I have been putting together a biotope for my Pearl Gouramis and Harlequin Rasboras, and trying to limit myself to plants from the regions these fish habitate (Malaysia, Thailand, Sumatra, Borneo, etc.).

The challenge for me (being a bit of a noob) has been to find a suitable foreground plant. An obvious choice would be downoi (pogostemon helferi), which would be a beautfiul color and texture contrast to the other plants I have in the tank (crypt balansae, c. moehlmannii, c. pontederiifolia, c. affinis, java fern, java moss, hygrophila difformis, and cyperus helferi).

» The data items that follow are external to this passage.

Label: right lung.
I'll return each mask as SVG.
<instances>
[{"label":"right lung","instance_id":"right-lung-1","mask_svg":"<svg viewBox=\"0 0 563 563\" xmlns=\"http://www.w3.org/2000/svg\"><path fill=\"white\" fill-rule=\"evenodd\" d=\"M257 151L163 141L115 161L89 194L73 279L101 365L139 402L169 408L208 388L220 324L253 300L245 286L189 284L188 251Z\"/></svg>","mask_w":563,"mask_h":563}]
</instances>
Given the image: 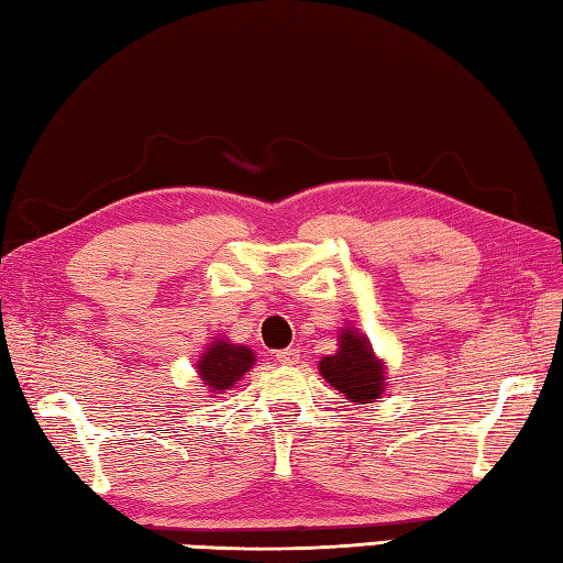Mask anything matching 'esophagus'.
I'll list each match as a JSON object with an SVG mask.
<instances>
[{
	"mask_svg": "<svg viewBox=\"0 0 563 563\" xmlns=\"http://www.w3.org/2000/svg\"><path fill=\"white\" fill-rule=\"evenodd\" d=\"M277 363H279V365H296V363H299V350H296V347L279 350V353H277Z\"/></svg>",
	"mask_w": 563,
	"mask_h": 563,
	"instance_id": "34e87169",
	"label": "esophagus"
}]
</instances>
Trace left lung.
Instances as JSON below:
<instances>
[{
  "instance_id": "obj_1",
  "label": "left lung",
  "mask_w": 563,
  "mask_h": 563,
  "mask_svg": "<svg viewBox=\"0 0 563 563\" xmlns=\"http://www.w3.org/2000/svg\"><path fill=\"white\" fill-rule=\"evenodd\" d=\"M323 379L355 405H373L387 389V365L375 355L373 343L353 325L338 333V350L318 363Z\"/></svg>"
}]
</instances>
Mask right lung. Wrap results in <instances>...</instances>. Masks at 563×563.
I'll return each mask as SVG.
<instances>
[{"label":"right lung","instance_id":"1","mask_svg":"<svg viewBox=\"0 0 563 563\" xmlns=\"http://www.w3.org/2000/svg\"><path fill=\"white\" fill-rule=\"evenodd\" d=\"M254 353L247 345L232 343L225 335L213 338L200 353L196 373L210 395H222L245 377L254 365Z\"/></svg>","mask_w":563,"mask_h":563}]
</instances>
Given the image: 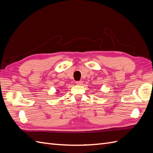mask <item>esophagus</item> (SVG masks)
Returning a JSON list of instances; mask_svg holds the SVG:
<instances>
[{"mask_svg": "<svg viewBox=\"0 0 153 153\" xmlns=\"http://www.w3.org/2000/svg\"><path fill=\"white\" fill-rule=\"evenodd\" d=\"M82 81H77L76 82V85H82Z\"/></svg>", "mask_w": 153, "mask_h": 153, "instance_id": "obj_1", "label": "esophagus"}]
</instances>
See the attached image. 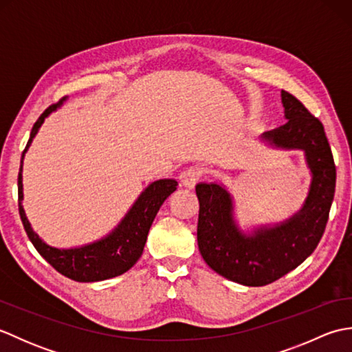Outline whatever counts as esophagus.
Returning a JSON list of instances; mask_svg holds the SVG:
<instances>
[{
  "instance_id": "1",
  "label": "esophagus",
  "mask_w": 352,
  "mask_h": 352,
  "mask_svg": "<svg viewBox=\"0 0 352 352\" xmlns=\"http://www.w3.org/2000/svg\"><path fill=\"white\" fill-rule=\"evenodd\" d=\"M199 177H201V172L195 168H189L186 169L184 172H182L180 175V182L184 186V188L188 189H193L197 186V183L199 182Z\"/></svg>"
}]
</instances>
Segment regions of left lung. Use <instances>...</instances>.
Returning a JSON list of instances; mask_svg holds the SVG:
<instances>
[{"label": "left lung", "mask_w": 352, "mask_h": 352, "mask_svg": "<svg viewBox=\"0 0 352 352\" xmlns=\"http://www.w3.org/2000/svg\"><path fill=\"white\" fill-rule=\"evenodd\" d=\"M287 122L261 134L278 149H301L311 174L302 207L286 221L243 233L234 219V203L222 184L199 183L198 248L214 272L243 286L258 287L294 271L315 251L330 214L336 166L324 125L294 95L281 91Z\"/></svg>", "instance_id": "8db88e82"}]
</instances>
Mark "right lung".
I'll use <instances>...</instances> for the list:
<instances>
[{
    "mask_svg": "<svg viewBox=\"0 0 352 352\" xmlns=\"http://www.w3.org/2000/svg\"><path fill=\"white\" fill-rule=\"evenodd\" d=\"M65 100V98H63ZM63 100L57 104H52L37 119L33 125V130L30 133L28 144L22 153L21 169L18 175V201H19V214L21 221L24 223L27 236L37 252L48 261V263L56 269L57 272L68 276V278L80 283H94L113 278V276L121 275L129 271V269L136 263L144 252V246L148 237V231L151 228V223L155 218L157 212L162 207L172 192L177 190V180L174 178H164V180H157L151 183L148 188L140 193L136 203L118 223V227L109 233L106 237L87 243L77 248H54L45 243L42 239L37 236L25 216L24 207H22V199H24V192H22V160L27 153L28 146L32 145L34 136L39 131L41 125L43 124L45 118L50 116L52 111H56L63 104Z\"/></svg>",
    "mask_w": 352,
    "mask_h": 352,
    "instance_id": "right-lung-1",
    "label": "right lung"
}]
</instances>
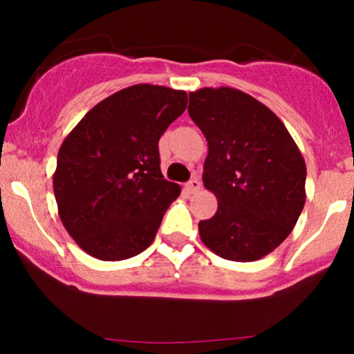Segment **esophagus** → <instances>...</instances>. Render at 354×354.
<instances>
[{
	"instance_id": "esophagus-1",
	"label": "esophagus",
	"mask_w": 354,
	"mask_h": 354,
	"mask_svg": "<svg viewBox=\"0 0 354 354\" xmlns=\"http://www.w3.org/2000/svg\"><path fill=\"white\" fill-rule=\"evenodd\" d=\"M186 189L189 191V193H198V191L201 189V183L198 178H193V180L186 183Z\"/></svg>"
}]
</instances>
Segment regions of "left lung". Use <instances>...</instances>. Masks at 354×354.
<instances>
[{"instance_id": "8db88e82", "label": "left lung", "mask_w": 354, "mask_h": 354, "mask_svg": "<svg viewBox=\"0 0 354 354\" xmlns=\"http://www.w3.org/2000/svg\"><path fill=\"white\" fill-rule=\"evenodd\" d=\"M188 113L208 141L203 183L216 196L200 238L214 254L256 261L295 228L306 201V163L283 121L236 88L189 93Z\"/></svg>"}]
</instances>
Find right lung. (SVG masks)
<instances>
[{
  "mask_svg": "<svg viewBox=\"0 0 354 354\" xmlns=\"http://www.w3.org/2000/svg\"><path fill=\"white\" fill-rule=\"evenodd\" d=\"M188 95L133 84L100 101L64 138L53 174L58 214L84 253L121 261L153 243L180 185L166 181L158 141Z\"/></svg>",
  "mask_w": 354,
  "mask_h": 354,
  "instance_id": "right-lung-1",
  "label": "right lung"
}]
</instances>
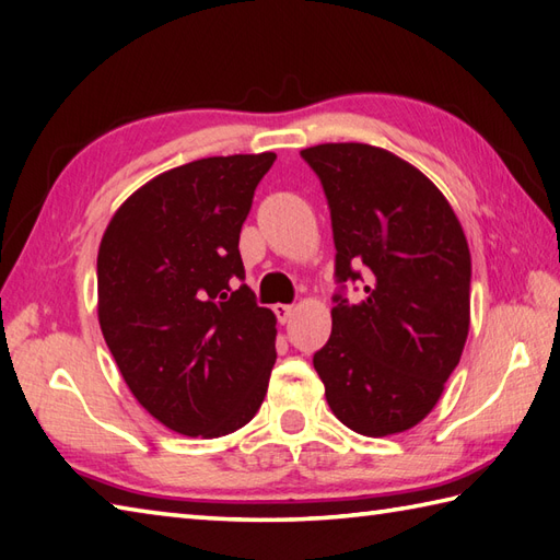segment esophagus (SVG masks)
<instances>
[{
    "label": "esophagus",
    "instance_id": "1",
    "mask_svg": "<svg viewBox=\"0 0 560 560\" xmlns=\"http://www.w3.org/2000/svg\"><path fill=\"white\" fill-rule=\"evenodd\" d=\"M273 315H277V319L281 325H287L291 315H293V305H283V303H277L273 305Z\"/></svg>",
    "mask_w": 560,
    "mask_h": 560
}]
</instances>
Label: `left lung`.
<instances>
[{
	"label": "left lung",
	"mask_w": 560,
	"mask_h": 560,
	"mask_svg": "<svg viewBox=\"0 0 560 560\" xmlns=\"http://www.w3.org/2000/svg\"><path fill=\"white\" fill-rule=\"evenodd\" d=\"M301 156L327 195L341 293L313 355L331 413L371 438L409 431L433 411L469 335L471 255L443 192L411 163L371 144H317Z\"/></svg>",
	"instance_id": "left-lung-1"
}]
</instances>
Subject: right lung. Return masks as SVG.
<instances>
[{
  "label": "right lung",
  "mask_w": 560,
  "mask_h": 560,
  "mask_svg": "<svg viewBox=\"0 0 560 560\" xmlns=\"http://www.w3.org/2000/svg\"><path fill=\"white\" fill-rule=\"evenodd\" d=\"M277 153L185 163L141 185L98 247V323L127 387L189 438L243 428L267 395L277 317L245 283L243 221Z\"/></svg>",
  "instance_id": "1"
}]
</instances>
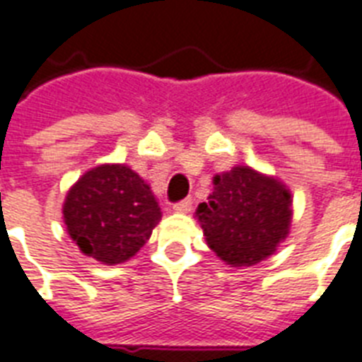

But the tank is a 75g with four 40W T-12 bulbs in an ultra-cheap shop light fixtures with lousy reflectors, so it's relatively low/medium light, and (for the moment, at least) I'm not doing CO2, just glutaraldehyde. So I have doubts the downoi would flourish. Plus, I can't keep it from melting in a nano I have with mineralized soil capped with Aquasoil and lots of light.

Any suggestions?


----------



## NeonFlux (May 15, 2008)

You should get pressurized co2, and definitely up the lighting


----------



## davemonkey (Mar 29, 2008)

Marsilea would grow in that amount of light and is a wonderful foreground. I'm not sure if it would be considered a SE Asian plant, but it is found pretty much everywhere.

There's a write-up about it in the PlantFinder.

-Dave


----------



## gooey (Dec 12, 2007)

how about some hairgrass? it would definitely do better with your current lights than the pogostemon helferi.


----------



## chris_todd (Dec 18, 2008)

Thanks for the suggestions, everyone. There was an article in this month's TFH on marsilea, I may have to try some of that, and eleocharis is widely available, so perhaps I'll try that, too.


----------